JAMA psychiatry January 1, 2023 Brian D Kiluk, Bethea A Kleykamp, Sandra D Comer et al. 22 citations

A review sponsored by a public-private partnership addresses clinical trial design for new opioid use disorder (OUD) treatments that target systems other than the μ-opioid receptor. The authors present consensus recommendations for evaluating novel therapies such as cannabinoids, psychedelics, sedative-hypnotics, and immunotherapeutics. Key design elements include specifying the treatment stage (e.g., early abstinence, long-term recovery), defining the treatment's role (adjunctive or independent), selecting patient-informed primary outcomes that assess opioid use patterns, retention, and quality of life, and monitoring adverse events like relapse or overdose, especially when patients are not on maintenance opioid agonist or antagonist medications. Incorporating input from people with lived experience is urged to accelerate development and uptake of effective therapeutics.

The psychedelic effects of cannabis: A review of the literature

Journal of Psychopharmacology November 10, 2023 David Wolinsky, Frederick Streeter Barrett, Ryan Vandrey 16 citations

Cannabis, especially high-THC varieties, may be able to produce perceptual changes, aversiveness, and mystical experiences similar to those caused by classic psychedelics like psilocybin. Although cannabis is not typically regarded as having psychedelic effects in modern research, historical use alongside psychedelics suggests otherwise. The review finds that recent controlled studies may have failed to observe these effects due to the doses, set, and settings used. Further research is needed to test high doses of THC in therapeutic contexts similar to those used for psychedelics. If cannabis can reliably generate psychedelic experiences, it could be explored as an adjunctive treatment for psychiatric disorders and as an active comparator in clinical trials.

Impact of Cannabis Edibles Combined With Alcohol on Driving, Field Sobriety Performance, and Subjective Effects: A Within-Participant Crossover Trial.

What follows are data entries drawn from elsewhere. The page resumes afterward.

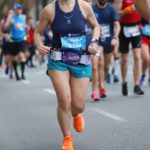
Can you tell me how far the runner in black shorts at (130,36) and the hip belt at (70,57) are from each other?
4813 millimetres

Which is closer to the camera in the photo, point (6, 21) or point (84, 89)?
point (84, 89)

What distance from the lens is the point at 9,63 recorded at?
19.1 m

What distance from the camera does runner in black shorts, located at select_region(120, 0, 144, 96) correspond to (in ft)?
39.3

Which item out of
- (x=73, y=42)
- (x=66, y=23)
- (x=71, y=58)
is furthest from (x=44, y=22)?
(x=71, y=58)

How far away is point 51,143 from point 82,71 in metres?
0.98

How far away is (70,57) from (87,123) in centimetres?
217

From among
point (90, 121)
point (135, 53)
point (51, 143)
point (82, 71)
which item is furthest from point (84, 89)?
point (135, 53)

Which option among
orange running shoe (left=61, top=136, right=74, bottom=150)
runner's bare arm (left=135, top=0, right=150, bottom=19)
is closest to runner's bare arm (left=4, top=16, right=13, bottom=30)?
orange running shoe (left=61, top=136, right=74, bottom=150)

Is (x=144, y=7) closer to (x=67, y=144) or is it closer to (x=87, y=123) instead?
(x=67, y=144)

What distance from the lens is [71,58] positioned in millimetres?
7188

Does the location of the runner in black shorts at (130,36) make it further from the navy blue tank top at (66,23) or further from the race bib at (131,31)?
the navy blue tank top at (66,23)

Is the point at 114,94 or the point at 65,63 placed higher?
the point at 65,63

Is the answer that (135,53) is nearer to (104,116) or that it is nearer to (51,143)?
(104,116)

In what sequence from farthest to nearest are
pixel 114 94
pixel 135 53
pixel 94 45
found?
1. pixel 114 94
2. pixel 135 53
3. pixel 94 45
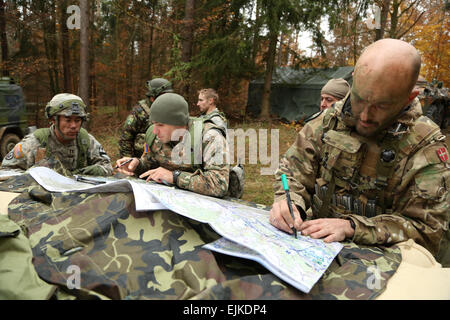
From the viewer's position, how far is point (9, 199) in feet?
Result: 6.65

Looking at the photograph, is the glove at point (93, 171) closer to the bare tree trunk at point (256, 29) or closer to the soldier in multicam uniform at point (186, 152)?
the soldier in multicam uniform at point (186, 152)

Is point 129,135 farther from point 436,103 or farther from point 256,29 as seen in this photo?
point 436,103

JAMA network open May 1, 2026 C Austin Zamarripa, Spencer Lin, Mckenna Klausner et al.

Combining cannabis edibles with alcohol worsens driving impairment more than either substance alone. In a controlled experiment with 25 healthy adults who reported prior co-use, driving performance was significantly impaired under most active drug conditions, including 25 mg THC with alcohol at 0.05% breath alcohol concentration. The legal alcohol intoxication limit of 0.08% may be too high when cannabis has also been consumed. Standard field sobriety tests often failed to detect impairment that was evident in driving measures. The findings suggest a need for better impairment detection and policies that account for co-use.